New Exhibition Opens: 5 CITIES

07/31/2016


On July 30, the “5 Cities” exhibition, sponsored by Qian Xuesen Library & Museum of Shanghai Jiao Tong University, undertaken by the 5 Cities Planning Team, and co-organized by the Urbanspace Planning & Architectural Design Group (Shenzhen), was unveiled in Qian Xuesen Library & Museum. The exhibition was jointly planned by the young curator Wu Junyi and architect Wang Zhuoer. It’s the first time for both alumnae of Shanghai Jiao Tong University to honor their alma mater on its 120th anniversary by means of an exhibition.



Zhang Kai, Executive Director of Qian Xuesen Library & Museum, delivered an inaugural address. This exhibition is a fresh try in various ways: exhibition collaboration, academic support and exhibit promotion.  The exhibition themed in architecture coincides with Qian Xuesen’s academic thinking about architectural science and scenic cities.

“5 Cities” consisted of 25 round metal spraying models and 1 short  video, which presented a game about cities. 25 models were floating in the all-black space, showing five distinct visual city prospects. Every city was divided into five form elements including terrain, facilities, landscape, architecture and public space, reflecting diversified social status.

Wang Zhuoer,the curator and young architect, said, “Observing the urban morphology is the most direct way  to understand a society. In areas of deep industrialization, every part of the city is closely and orderly connected. A healthy society which puts inhabitants the first has constrained urban areas, but the vegetation coverage is generally unlimited.
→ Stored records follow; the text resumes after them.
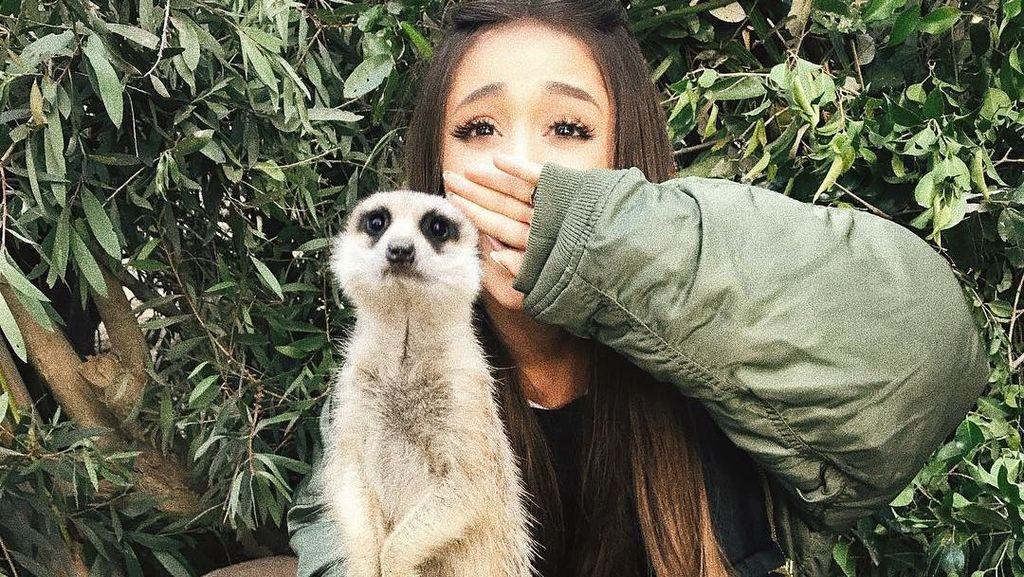 Ariana Grande Main ke Kebun Binatang, Begini Ekspresinya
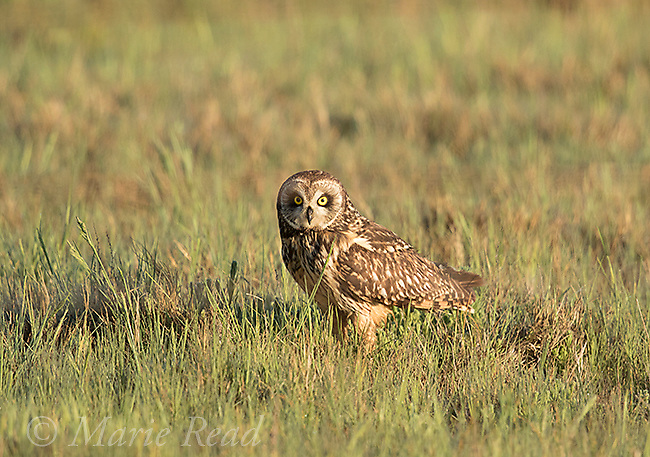 Short-eared Owl (Asio flammeus), adult female perched in grass on ground, northern Utah, USA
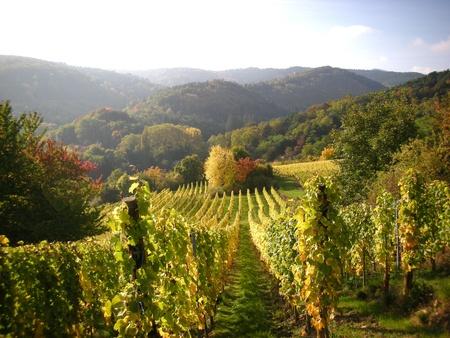가을의 포도밭 스톡 콘텐츠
However, more commercialized cities would be full of high-rise buildings. It’s meaningless to talk about cities with no regard of a society. City design mostly depends on rulemaking, while rulemaking comes from people.”  

“Chinese cities have developed rapidly over the past decades, but the rapid advancement has caused short-sighted and disordered urban planning. As an architect, how to clarify our thinking and build a macro perspective becomes the most critical issue when we are confronted with super-huge and fragmented cities. When we created the exhibition, my team simplified the cities into only five elements . Starting from scratch, young architects built their own ideal cities on the empty ground like our ancestors.”
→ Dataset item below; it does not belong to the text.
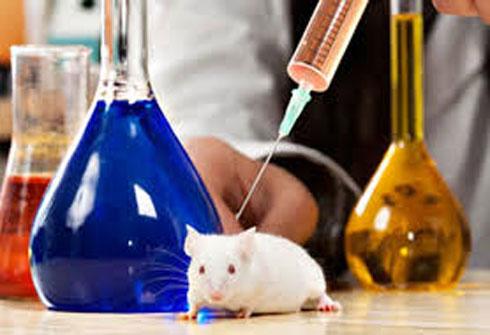 الفئران تشخص مرض السل!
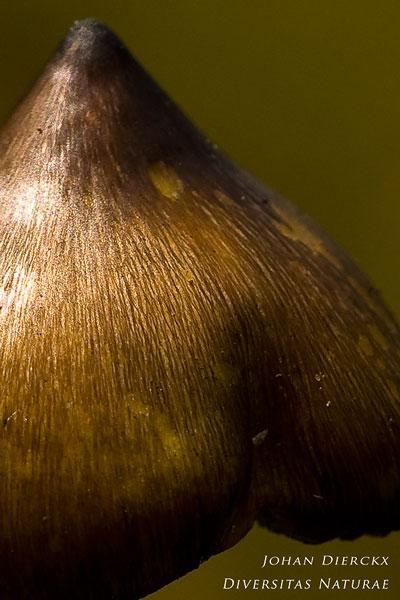 Hygrocybe conica - Zwartwordende wasplaat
In addition to model exhibits, a short video was also presented in the exhibition. The video explored the relationship between real cities and visual cities by organically combining city scenes from over 30 films and games. Wu Junyi, the other curator, insisted that films and games not only reappeared in real space, but also created a visual space. City shots in films turned viewers into urban “surveyors” and “stragglers”.

The curators expressed that “5 Cities” was of real significance for architectural designers and common audiences. “Models can partly help architects get rid of real rules and systems, break away from restrictions, as well as rethink the essence of cities. For non-professionals, exhibition and virtual cities in the video presented diversified cities, expanded visions, and established basic awareness of cities.”